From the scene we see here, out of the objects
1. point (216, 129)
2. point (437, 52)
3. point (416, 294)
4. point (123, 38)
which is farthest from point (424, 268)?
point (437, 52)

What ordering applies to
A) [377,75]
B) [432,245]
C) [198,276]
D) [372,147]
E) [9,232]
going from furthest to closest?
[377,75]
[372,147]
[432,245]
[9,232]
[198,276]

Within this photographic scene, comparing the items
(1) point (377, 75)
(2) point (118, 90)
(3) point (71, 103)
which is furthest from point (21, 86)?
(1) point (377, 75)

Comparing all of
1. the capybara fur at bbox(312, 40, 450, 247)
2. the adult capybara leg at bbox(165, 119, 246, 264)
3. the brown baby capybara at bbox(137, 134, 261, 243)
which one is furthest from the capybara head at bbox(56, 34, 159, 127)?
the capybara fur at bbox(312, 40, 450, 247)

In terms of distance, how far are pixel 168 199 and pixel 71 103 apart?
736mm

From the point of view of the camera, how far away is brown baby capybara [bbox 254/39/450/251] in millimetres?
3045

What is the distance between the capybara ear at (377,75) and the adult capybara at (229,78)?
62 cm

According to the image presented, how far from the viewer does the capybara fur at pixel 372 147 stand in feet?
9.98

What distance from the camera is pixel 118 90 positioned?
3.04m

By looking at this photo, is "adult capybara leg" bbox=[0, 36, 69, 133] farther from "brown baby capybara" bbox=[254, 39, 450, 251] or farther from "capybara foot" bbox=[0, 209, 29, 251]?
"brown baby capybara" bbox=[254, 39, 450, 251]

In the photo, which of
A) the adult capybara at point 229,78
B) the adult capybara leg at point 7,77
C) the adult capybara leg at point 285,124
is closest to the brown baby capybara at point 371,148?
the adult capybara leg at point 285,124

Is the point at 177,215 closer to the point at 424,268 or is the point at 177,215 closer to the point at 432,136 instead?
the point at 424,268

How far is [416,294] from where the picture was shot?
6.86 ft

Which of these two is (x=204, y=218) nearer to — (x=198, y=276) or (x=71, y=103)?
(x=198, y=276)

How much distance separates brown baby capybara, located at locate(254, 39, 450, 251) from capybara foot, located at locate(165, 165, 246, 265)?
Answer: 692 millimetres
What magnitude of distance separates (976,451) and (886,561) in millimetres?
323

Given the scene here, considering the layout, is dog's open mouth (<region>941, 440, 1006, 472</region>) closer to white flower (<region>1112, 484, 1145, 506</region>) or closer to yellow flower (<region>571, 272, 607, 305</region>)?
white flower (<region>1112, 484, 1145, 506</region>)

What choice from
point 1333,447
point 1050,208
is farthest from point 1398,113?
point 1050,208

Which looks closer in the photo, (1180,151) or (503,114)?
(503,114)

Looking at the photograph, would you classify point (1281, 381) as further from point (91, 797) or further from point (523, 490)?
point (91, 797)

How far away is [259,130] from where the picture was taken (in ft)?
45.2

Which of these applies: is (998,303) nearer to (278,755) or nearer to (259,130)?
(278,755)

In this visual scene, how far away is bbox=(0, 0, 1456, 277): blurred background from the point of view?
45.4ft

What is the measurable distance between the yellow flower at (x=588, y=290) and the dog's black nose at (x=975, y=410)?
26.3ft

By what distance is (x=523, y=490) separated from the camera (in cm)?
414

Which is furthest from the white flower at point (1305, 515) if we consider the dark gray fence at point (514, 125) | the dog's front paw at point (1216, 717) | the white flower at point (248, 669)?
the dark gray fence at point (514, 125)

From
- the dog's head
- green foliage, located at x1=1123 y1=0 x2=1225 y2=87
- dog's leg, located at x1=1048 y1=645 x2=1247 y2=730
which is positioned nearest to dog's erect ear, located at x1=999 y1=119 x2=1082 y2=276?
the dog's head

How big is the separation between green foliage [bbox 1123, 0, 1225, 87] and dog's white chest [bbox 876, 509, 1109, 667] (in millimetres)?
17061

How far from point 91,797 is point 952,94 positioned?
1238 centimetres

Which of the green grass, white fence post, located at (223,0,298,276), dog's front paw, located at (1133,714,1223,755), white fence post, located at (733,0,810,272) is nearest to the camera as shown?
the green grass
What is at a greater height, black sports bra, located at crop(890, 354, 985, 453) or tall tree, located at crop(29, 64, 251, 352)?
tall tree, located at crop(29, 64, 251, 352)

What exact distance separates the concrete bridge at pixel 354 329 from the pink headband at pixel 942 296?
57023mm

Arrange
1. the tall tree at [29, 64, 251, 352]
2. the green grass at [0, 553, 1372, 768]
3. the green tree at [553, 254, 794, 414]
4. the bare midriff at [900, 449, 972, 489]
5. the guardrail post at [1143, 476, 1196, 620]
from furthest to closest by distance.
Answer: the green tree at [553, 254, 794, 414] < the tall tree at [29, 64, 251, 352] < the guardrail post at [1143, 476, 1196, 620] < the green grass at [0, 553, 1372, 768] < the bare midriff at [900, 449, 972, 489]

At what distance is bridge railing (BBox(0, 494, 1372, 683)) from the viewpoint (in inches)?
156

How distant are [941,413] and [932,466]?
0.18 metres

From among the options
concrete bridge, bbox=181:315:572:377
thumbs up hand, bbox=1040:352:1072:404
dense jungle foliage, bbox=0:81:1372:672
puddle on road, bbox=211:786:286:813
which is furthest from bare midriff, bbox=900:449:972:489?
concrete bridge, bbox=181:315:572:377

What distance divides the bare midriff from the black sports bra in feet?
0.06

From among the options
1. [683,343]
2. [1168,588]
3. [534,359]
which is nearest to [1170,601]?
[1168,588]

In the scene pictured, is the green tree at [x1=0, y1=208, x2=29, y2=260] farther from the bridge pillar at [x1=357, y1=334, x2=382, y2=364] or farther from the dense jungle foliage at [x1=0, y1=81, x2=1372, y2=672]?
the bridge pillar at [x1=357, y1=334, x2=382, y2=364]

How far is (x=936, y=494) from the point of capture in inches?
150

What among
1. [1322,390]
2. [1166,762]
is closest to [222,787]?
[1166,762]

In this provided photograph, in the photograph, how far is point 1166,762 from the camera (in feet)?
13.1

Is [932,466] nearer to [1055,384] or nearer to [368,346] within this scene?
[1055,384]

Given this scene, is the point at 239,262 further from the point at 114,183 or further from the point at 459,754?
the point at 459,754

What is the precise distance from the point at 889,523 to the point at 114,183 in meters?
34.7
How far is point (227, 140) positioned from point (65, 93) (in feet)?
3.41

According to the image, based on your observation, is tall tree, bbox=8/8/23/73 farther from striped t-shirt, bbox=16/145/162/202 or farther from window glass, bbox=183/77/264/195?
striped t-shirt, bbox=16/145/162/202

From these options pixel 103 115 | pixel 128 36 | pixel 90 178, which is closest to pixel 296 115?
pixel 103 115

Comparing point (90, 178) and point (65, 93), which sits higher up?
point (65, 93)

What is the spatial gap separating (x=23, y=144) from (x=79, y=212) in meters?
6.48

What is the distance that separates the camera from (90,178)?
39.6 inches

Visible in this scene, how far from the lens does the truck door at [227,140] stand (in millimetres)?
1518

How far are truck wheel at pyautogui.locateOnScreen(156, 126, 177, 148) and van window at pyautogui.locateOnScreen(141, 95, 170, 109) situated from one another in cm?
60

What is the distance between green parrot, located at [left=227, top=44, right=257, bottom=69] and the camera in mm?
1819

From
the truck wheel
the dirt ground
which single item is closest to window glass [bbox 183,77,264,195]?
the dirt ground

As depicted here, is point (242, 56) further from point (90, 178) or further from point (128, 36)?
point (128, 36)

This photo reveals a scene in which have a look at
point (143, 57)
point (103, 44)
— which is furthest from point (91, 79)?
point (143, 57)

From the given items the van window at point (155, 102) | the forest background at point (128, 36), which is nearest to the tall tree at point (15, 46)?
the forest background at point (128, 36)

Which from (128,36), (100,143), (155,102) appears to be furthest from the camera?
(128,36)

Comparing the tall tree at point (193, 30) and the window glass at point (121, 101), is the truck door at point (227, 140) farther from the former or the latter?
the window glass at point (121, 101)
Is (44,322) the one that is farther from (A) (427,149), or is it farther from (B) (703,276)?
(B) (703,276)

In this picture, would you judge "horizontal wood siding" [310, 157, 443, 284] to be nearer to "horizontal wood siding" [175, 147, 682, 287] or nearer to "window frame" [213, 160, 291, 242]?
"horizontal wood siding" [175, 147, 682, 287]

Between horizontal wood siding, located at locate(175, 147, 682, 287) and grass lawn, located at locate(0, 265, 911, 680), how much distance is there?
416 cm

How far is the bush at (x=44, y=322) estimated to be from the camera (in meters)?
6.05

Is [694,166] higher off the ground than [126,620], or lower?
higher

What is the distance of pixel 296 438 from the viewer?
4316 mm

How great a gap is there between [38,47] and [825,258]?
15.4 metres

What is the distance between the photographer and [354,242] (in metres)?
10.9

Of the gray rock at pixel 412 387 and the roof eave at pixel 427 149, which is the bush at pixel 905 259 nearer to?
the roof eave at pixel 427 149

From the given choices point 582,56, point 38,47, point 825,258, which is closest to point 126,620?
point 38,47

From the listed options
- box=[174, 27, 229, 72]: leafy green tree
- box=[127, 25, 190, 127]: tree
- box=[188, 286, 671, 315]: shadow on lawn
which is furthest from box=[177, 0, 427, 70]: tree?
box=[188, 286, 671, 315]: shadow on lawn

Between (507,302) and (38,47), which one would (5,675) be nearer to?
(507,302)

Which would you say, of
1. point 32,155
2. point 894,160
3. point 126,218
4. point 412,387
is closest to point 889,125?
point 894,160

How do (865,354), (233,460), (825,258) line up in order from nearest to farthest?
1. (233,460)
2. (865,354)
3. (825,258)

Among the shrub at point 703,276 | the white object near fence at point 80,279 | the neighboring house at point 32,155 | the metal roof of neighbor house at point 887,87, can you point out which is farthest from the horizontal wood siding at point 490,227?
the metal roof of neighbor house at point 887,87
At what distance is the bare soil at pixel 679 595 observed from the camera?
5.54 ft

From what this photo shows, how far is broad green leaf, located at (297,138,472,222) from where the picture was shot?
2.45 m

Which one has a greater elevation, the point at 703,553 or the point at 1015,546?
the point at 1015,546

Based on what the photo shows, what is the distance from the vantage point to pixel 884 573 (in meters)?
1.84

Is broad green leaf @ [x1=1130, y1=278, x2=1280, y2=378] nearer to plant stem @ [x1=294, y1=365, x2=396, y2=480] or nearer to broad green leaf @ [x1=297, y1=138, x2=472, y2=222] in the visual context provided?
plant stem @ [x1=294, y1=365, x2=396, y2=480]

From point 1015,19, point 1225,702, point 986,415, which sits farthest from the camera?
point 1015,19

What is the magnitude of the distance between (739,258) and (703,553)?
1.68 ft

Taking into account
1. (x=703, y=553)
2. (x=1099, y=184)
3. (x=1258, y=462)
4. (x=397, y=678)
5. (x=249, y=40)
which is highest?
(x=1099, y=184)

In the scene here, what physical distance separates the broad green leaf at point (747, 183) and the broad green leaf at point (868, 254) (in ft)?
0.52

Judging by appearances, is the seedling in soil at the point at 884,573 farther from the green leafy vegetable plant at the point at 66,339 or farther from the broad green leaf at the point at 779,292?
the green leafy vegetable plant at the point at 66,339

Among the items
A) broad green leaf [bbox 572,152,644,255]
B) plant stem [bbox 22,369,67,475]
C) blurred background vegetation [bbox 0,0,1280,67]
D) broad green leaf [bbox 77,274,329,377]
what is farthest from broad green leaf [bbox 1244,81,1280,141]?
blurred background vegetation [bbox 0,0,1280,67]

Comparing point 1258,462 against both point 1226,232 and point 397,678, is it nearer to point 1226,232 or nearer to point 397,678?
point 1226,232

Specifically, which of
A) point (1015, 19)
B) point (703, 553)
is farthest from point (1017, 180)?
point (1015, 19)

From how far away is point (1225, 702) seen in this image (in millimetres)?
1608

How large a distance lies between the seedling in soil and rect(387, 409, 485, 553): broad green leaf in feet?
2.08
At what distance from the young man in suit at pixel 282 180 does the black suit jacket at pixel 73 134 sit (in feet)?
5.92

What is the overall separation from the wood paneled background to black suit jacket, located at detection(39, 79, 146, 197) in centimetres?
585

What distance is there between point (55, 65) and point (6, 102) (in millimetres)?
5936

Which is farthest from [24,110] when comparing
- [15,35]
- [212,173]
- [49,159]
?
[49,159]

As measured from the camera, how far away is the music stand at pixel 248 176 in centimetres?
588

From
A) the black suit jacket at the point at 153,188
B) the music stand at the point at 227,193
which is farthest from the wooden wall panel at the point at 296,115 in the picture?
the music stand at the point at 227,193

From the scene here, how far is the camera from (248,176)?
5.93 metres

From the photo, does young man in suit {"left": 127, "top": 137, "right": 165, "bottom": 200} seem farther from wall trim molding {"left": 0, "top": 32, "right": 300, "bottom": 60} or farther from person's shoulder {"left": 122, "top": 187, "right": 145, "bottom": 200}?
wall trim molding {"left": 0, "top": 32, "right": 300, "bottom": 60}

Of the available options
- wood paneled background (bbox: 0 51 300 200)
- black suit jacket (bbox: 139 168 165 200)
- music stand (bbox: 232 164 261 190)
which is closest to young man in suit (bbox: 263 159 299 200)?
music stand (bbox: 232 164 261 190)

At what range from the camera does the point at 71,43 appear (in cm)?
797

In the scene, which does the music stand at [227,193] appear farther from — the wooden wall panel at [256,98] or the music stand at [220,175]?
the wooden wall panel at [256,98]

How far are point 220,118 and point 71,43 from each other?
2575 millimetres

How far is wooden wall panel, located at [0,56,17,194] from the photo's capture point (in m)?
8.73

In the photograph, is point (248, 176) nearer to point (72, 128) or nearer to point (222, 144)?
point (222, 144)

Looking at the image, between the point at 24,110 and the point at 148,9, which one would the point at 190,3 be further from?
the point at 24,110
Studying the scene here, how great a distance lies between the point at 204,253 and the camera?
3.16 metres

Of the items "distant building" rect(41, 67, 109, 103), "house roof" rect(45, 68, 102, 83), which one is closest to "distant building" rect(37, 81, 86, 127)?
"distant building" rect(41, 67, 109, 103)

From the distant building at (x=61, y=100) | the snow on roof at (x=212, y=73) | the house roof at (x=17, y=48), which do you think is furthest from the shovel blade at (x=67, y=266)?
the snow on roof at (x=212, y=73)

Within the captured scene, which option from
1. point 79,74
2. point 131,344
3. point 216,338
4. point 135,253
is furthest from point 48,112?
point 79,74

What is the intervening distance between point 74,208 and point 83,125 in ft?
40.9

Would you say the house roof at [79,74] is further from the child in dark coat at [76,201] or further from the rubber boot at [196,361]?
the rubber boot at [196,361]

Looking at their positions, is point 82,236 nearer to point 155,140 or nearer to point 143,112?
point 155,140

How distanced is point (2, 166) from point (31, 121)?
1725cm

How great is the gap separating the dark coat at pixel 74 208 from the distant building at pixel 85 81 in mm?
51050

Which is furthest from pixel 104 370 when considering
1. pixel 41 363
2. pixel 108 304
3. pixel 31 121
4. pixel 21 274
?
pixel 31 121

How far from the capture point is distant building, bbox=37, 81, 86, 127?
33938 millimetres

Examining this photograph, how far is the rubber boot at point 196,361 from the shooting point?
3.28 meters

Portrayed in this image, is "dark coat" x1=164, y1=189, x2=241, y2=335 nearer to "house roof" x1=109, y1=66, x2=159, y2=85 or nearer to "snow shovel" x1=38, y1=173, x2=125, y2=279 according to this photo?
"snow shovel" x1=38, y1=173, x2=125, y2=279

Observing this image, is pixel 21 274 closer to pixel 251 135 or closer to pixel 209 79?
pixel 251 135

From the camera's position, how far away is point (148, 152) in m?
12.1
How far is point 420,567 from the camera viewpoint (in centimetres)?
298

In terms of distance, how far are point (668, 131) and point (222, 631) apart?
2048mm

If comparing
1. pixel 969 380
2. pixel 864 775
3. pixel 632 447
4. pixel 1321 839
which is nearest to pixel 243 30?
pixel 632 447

····················

> WRITTEN INSTRUCTION:
Locate the line that contains "From the distant building at (x=61, y=100)". Repeat it and every line after it, up to and including the final line, exactly.

> ANSWER TO THE TASK:
From the distant building at (x=61, y=100) | the snow on roof at (x=212, y=73) | the house roof at (x=17, y=48), which do you think is furthest from the shovel blade at (x=67, y=266)?
the snow on roof at (x=212, y=73)

Within the captured scene, which option from
1. point 79,74
2. point 131,344
3. point 216,338
4. point 135,253
is furthest from point 48,112?
point 79,74

What is the intervening distance between point 74,208 and point 83,125 in ft?
40.9

Would you say the house roof at [79,74] is further from the child in dark coat at [76,201] or further from the rubber boot at [196,361]?
the rubber boot at [196,361]

Looking at their positions, is point 82,236 nearer to point 155,140 or nearer to point 143,112?
point 155,140

How distanced is point (2, 166) from point (31, 121)?
1725cm

How great is the gap separating the dark coat at pixel 74 208 from the distant building at pixel 85 81 in mm?
51050

Which is furthest from pixel 104 370 when considering
1. pixel 41 363
2. pixel 108 304
3. pixel 31 121
4. pixel 21 274
?
pixel 31 121

How far from the capture point is distant building, bbox=37, 81, 86, 127?
33938 millimetres

Examining this photograph, how far is the rubber boot at point 196,361 from the shooting point?
3.28 meters

Portrayed in this image, is "dark coat" x1=164, y1=189, x2=241, y2=335 nearer to "house roof" x1=109, y1=66, x2=159, y2=85 or nearer to "snow shovel" x1=38, y1=173, x2=125, y2=279 according to this photo?
"snow shovel" x1=38, y1=173, x2=125, y2=279

Observing this image, is pixel 21 274 closer to pixel 251 135 or closer to pixel 209 79?
pixel 251 135

From the camera's position, how far away is point (148, 152) in m?
12.1
How far is point 420,567 from the camera viewpoint (in centimetres)?
298

In terms of distance, how far are point (668, 131) and point (222, 631) apart?
2048mm

If comparing
1. pixel 969 380
2. pixel 864 775
3. pixel 632 447
4. pixel 1321 839
which is nearest to pixel 243 30?
pixel 632 447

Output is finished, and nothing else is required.